Saya menjadwal ulang program intensif try out bimbingan belajar yang saya kelola.
Meminta anak-anak belajar di minggu pagi menjadi tantangan tersendiri bagi saya. Apalagi, try outhari pertama adalah mata pelajaran Bahasa Indonesia. Rasa malas dan enggan mungkin menyerang mereka. Untunglah, hampir semua siswa masuk pada waktu yang telah saya tentukan. Tak biasanya saya memberikan bimbingan di hari minggu pagi. Semua saya lakukan karena rasa rindu bersua dengan rekan --rekan Bolang (Blogger Kompasiana Malang). Ya, saya selalu menunggu acara kopdar yang mereka lakukan.
Namun, kali ini kopdar yang kami lakukan sangat spesial. Menginap bersama di sebuah hostel di Kota Malang. Saya sempat kaget, hostel mana ya? Sebagai orang yang (mengaku) hostel mania, seharusnya saya paham hostel mana saja yang tersebar di Kota Malang. Tapi tidak untuk kali ini. Saya mengingat kembali apakah pernah mendengar nama hostel tersebut. Dan, ingatan saya gagal karena belum pernah menemukan hostel ini sebelumnya.
Rupanya, hostel ini adalah hostel yang baru dibangun. Terletak di bilangan Jalan MGR. Sugiyopranoto nomor 3, saya masih ingat bahwa tempat ini dulunya adalah deretan ruko lawas yang tak terlalu ramai meski di tengah kota. Hostel bernama Woodlot Hostel ini adalah salah satu hostel yang baru dibangun dan dibuka sejak akhir 2017 lalu. Mengusung konsep kapsul, hostel yang bertema kayu ini bak tiba-tiba saja jatuh dari langit. Jujur, kesibukan saya di dunia nyata membuat saya tak terlalu memerhatikan keberadaannya sebelumnya. Apalagi, saya sering bolak-balik Malang-Jogja untuk keperluan kerja.

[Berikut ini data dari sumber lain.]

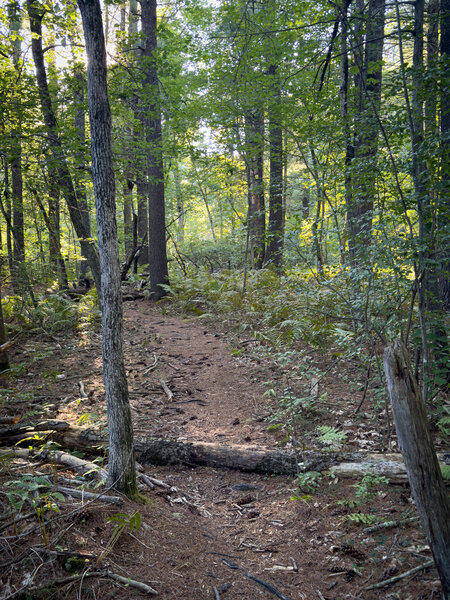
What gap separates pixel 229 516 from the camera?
3934 mm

Pukul 4 sore, saya tiba di hostel. Saya cukup dikejutkan dengan ruangan lobi yang cukup luas, tak seperti kebanyakan hostel yang sering saya singgahi. Setelah menyelesaikan urusan check in, petugas hostel meminta saya untuk memakai sandal jepit yang telah disediakan. Dia lalu memandu saya menaiki lantai 3 tempat bed saya berada. Hostel ini sendiri memiliki 3 lantai. Bed untuk tamu berada di lantai 2 dan 3. Lantai dasar digunakan untuk lobi dan ruang santai.
Rasa takjub langsung menghampiri saya. Ternyata, jarak antara bed atas dengan bed bawah cukup lebar. Malah terlalu lebar. Saya membandingkan dengan beberapa hostel yang pernah saya tempati di Yogyakarta, Semarang, Bandung, dan Surabaya. Rata-rata, saya harus menunduk dengan sudut kemiringan kepala cukup signifikan untuk bisa masuk ke bed tempat saya tidur.Â
Namun, di Woodlot Hostel ini jarak antara kedua bed yang bersusun cukup jauh. Saya pun dengan mudah masuk ke bilik dan mulai menyelonjorkan kaki. Pandangan saya lalu tertuju kepada lampu dan colokan listrik. Bisanya, saya mendapatkan lampu hostel kapsul berada tepat di atas kepala. Kali ini, lampu bed dan colokan listrik tepat berada di pojok kanan yang berdekatan dengan posisi kepala. Saya menduga bahwa posisi kedua piranti listrik tersebut akan memudahkan tamu yang ingin bermain gawai sambil tiduran.
Satu jepretan cukup untuk mengabadikan momen langka ini. Biasanya, saya harus naik ke atas jembatan penyeberangan di dekat Kantor Tekom Basuki Rahmad untuk bisa mengabadikan gereja yang dibangun pada tahun 1905 tersebut.